There is an amazing picture of the Previous Rebbe laughing. Here is a man with an unimaginable load on his shoulders. The man Stalin called “the Number One Enemy of the Soviet Union.” Hiding from the KGB, saving Jews and Judaism from extermination could be pretty grim. Oy. But to see his laughing countenance is to see true unbounded pleasure and joy, of a depth and wholeness of which we can hope only to have a taste; pleasure in G‑d, Torah and the garden about to bloom, as the budding souls of humanity ripen and mature into the delicious fruits they are meant to be.

An incredible memory? Watching the Rebbe put his fingers to his mouth and gesture for a chassid to whistle, louder, louder, louder. With a pure joy and abandon that can’t be captured in words.

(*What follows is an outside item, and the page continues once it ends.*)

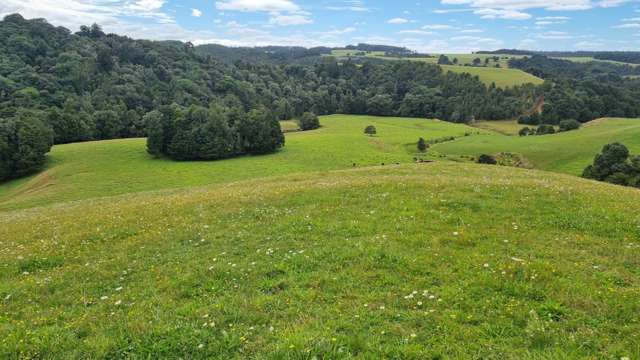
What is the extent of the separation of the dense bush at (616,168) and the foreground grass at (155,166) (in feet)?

Technicians or robots could be trained to pull weeds and plow hedges, but not to add that whimsical, artistic, human touch. I think G‑d wants more than a neat and clean garden, He wants to hear the ringing of children’s laughter. We grownups can bring our inner child to play. To bring our unique, silly and special gifts to the garden, not to be too busy to paint that picture, or sing that song, or tickle that child, or bake that cake for someone, just because.

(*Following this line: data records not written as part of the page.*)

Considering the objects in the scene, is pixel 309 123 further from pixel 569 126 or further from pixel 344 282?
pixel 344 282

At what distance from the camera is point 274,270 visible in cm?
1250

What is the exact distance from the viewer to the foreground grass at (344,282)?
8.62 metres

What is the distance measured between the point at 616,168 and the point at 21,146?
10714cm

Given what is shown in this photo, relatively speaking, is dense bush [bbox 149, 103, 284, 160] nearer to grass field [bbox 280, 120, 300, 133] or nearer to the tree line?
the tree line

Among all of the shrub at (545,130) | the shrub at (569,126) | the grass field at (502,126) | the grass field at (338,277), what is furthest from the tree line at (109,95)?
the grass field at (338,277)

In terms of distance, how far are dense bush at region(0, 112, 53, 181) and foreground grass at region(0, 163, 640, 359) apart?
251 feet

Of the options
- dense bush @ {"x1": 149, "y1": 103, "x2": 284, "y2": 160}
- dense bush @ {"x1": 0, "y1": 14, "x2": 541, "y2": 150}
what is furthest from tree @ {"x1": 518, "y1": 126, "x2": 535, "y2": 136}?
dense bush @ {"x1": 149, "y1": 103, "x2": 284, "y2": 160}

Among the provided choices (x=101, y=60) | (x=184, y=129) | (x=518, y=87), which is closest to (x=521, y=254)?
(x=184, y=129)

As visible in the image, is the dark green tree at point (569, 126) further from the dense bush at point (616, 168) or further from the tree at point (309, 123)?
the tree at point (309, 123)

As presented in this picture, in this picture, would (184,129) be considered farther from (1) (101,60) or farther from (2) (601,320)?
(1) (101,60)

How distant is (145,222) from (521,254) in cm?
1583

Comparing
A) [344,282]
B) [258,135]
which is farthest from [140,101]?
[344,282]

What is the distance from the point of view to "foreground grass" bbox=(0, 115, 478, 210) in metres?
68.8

Technicians or robots could be trained to pull weeds and plow hedges, but not to add that whimsical, artistic, human touchAnd take the time—it actually doesn’t take time, but a paradigm shift—and enjoy G‑d’s resplendent garden. Note, the Rebbe said, not a productive farm with potatoes, carrots and other practical goods; a pleasure garden.

Guests walk into my house on Friday afternoon and comment on the wonderful smell. “Smell? Really?” I think, bemused. I have to pause and realize. “Oh, it does smell good.” I was too busy racing through the list to even notice. Stop and smell the fresh challah; enjoy the texture of the dough. Instead of making Shabbat or Passover with the inflection I usually give it, like “groan, groan, I’m schlepping Shabbat into being, poor me”—how ’bout making Shabbat, like my preschool students when they are busily making a mudpie or a super brick tower: an exciting adventure with many smells, sounds, tastes and experiences coming together. A little playful imagination, frivolous fun, is allowed. Just because.

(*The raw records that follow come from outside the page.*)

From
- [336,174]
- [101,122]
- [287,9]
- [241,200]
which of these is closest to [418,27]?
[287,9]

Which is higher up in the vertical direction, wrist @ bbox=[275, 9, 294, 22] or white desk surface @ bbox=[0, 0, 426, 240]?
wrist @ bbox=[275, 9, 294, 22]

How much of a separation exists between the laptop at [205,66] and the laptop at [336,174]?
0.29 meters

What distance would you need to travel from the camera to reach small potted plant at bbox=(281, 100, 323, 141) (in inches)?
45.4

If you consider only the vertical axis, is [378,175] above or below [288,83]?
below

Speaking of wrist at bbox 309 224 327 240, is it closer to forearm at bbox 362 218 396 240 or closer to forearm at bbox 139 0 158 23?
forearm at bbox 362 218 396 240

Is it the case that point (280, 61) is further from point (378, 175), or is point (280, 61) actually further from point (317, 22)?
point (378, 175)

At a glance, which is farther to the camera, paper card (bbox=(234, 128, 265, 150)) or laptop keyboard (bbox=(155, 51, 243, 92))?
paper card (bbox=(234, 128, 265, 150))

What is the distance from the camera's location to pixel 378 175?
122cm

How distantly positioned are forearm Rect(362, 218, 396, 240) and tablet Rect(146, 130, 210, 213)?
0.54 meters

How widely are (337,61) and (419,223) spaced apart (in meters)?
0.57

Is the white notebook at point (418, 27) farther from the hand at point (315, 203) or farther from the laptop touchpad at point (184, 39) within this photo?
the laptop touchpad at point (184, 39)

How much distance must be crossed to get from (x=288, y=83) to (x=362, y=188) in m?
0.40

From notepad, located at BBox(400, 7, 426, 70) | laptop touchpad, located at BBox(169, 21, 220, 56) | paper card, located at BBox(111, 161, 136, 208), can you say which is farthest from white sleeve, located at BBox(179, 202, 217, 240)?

This year, I’m turning fifty-three, G‑d willing.

Fifty-three. The numbers stand for the Hebrew letters nun-gimmel. Switch the letters and you get gimmel-nun. The Hebrew word gan. Garden.

I think I’m being sent a message. There’s more to life than being efficient and productive. In Basi L’Gani, our two precious Rebbes remind and teach us that G‑d wants us to come into His pleasure garden, and bring our full selves, even our inner child and creative zest. Play. Enjoy. The list will get done too. Or it won’t.

Okay, says the practical stoic doer, with one fleeting glance at my planner before I shove it in the drawer. Maybe we’ll have birthday hats and blowers at my birthday party of the pleasure-garden year. And a daisy on the table. Just because!